## begin

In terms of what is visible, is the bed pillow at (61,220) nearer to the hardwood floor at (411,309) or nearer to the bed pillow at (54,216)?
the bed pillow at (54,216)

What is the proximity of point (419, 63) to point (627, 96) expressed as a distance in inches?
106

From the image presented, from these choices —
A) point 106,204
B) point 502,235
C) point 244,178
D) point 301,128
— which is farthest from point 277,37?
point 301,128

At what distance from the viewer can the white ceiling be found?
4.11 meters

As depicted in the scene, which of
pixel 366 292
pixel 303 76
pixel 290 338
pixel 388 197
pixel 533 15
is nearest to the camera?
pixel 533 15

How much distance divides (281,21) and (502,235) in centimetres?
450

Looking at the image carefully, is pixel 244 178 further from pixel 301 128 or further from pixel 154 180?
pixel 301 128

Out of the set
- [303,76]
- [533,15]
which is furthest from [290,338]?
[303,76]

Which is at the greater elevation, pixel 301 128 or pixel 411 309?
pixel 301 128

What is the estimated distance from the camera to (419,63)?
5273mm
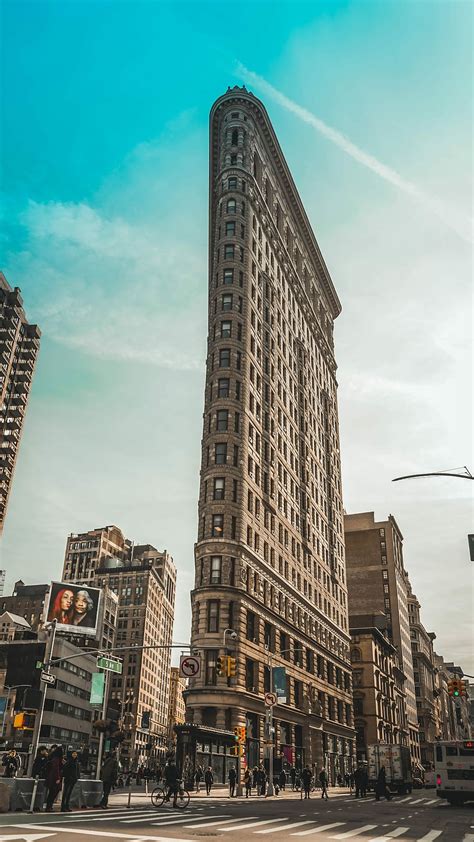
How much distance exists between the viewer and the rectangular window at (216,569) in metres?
51.7

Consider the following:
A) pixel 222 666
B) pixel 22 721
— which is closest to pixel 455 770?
pixel 222 666

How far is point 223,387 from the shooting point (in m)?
60.4

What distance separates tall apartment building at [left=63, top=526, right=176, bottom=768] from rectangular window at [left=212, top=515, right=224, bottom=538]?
4522 inches

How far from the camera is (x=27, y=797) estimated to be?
21.9m

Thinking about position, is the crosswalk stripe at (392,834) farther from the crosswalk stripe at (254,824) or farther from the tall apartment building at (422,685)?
the tall apartment building at (422,685)

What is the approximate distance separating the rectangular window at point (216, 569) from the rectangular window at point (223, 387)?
15.2 metres

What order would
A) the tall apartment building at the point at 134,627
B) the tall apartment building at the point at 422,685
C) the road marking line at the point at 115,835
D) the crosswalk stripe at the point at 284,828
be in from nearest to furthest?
the road marking line at the point at 115,835 < the crosswalk stripe at the point at 284,828 < the tall apartment building at the point at 422,685 < the tall apartment building at the point at 134,627

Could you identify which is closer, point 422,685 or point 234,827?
point 234,827

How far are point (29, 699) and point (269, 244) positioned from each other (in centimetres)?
6729

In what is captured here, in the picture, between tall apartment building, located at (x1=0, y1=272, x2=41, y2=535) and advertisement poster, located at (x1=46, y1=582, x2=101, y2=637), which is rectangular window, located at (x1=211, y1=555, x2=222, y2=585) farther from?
tall apartment building, located at (x1=0, y1=272, x2=41, y2=535)

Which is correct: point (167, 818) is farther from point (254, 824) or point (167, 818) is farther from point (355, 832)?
point (355, 832)

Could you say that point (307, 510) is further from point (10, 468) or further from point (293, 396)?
point (10, 468)

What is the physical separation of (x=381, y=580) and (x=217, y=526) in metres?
87.0

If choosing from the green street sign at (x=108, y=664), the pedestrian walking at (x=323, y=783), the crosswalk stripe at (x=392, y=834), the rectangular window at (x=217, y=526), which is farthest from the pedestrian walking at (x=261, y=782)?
the crosswalk stripe at (x=392, y=834)
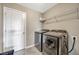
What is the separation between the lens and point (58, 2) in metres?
1.18

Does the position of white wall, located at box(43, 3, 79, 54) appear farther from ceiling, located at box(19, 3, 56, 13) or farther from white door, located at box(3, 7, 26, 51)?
white door, located at box(3, 7, 26, 51)

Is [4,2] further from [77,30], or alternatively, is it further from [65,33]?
[77,30]

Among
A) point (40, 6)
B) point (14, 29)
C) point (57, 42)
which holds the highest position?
point (40, 6)

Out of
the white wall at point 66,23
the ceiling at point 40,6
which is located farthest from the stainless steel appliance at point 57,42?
the ceiling at point 40,6

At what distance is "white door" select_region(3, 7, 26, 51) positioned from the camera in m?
1.19

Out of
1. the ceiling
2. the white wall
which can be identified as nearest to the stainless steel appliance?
the white wall

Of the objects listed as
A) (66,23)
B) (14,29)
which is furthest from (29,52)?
(66,23)

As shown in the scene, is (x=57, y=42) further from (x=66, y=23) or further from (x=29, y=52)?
(x=29, y=52)

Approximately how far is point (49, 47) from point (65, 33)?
29 cm

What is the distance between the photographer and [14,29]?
1.22 m

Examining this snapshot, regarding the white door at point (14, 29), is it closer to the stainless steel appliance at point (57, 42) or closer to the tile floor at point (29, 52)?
the tile floor at point (29, 52)

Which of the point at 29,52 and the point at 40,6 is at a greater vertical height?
the point at 40,6

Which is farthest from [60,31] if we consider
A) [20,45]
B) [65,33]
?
[20,45]

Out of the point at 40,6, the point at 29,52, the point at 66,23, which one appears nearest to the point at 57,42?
the point at 66,23
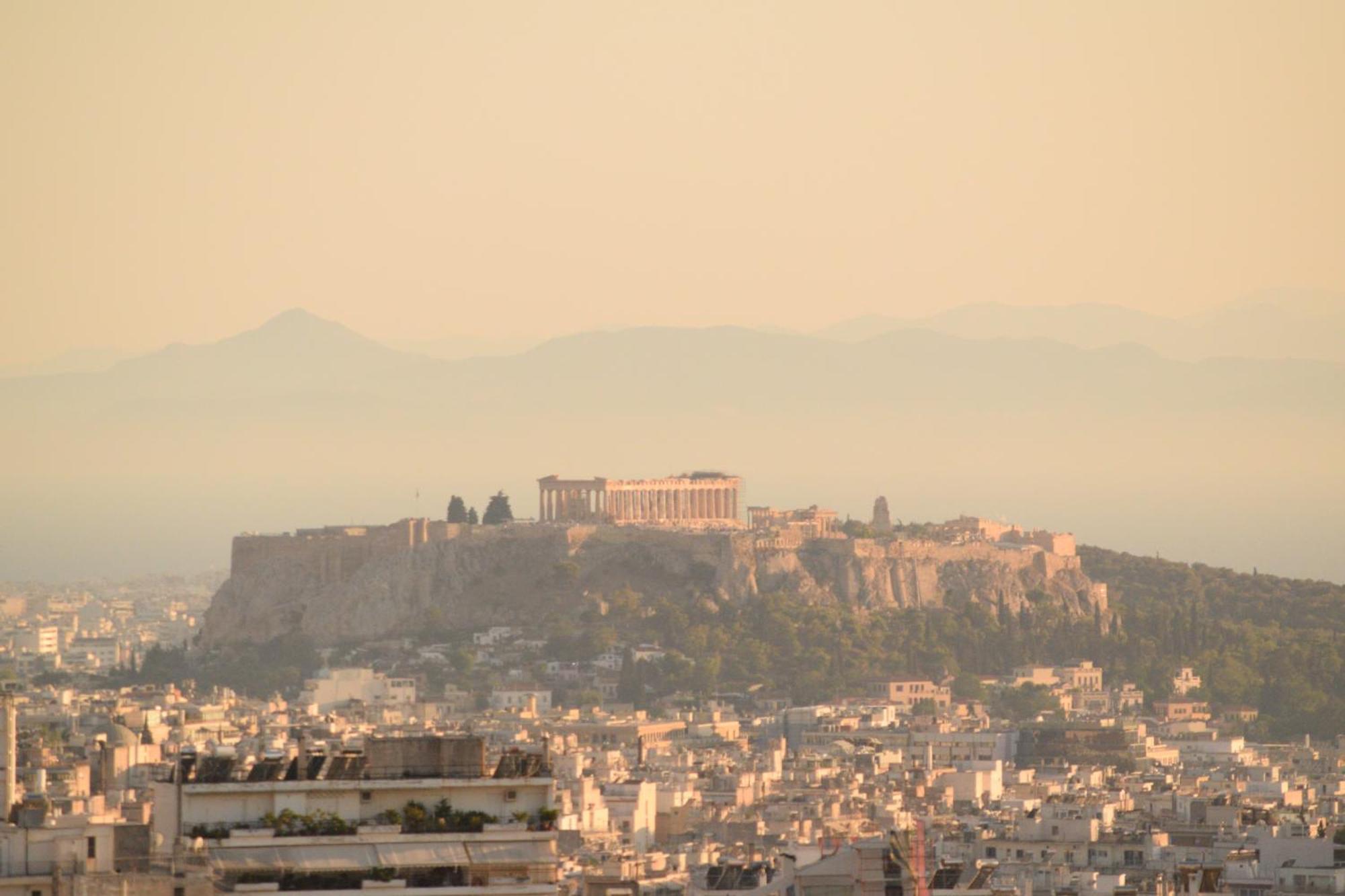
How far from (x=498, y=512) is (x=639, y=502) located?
6674 mm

## end

**PROBLEM DESCRIPTION**
Which lines in the records above contain the word "Could", with case counting? Find them and copy each one out in full.

**SOLUTION TO THIS EXERCISE**
Could you identify which is closer, point 422,685 or point 234,827?
Could you say that point (307, 510) is further from point (10, 468) or further from point (293, 396)?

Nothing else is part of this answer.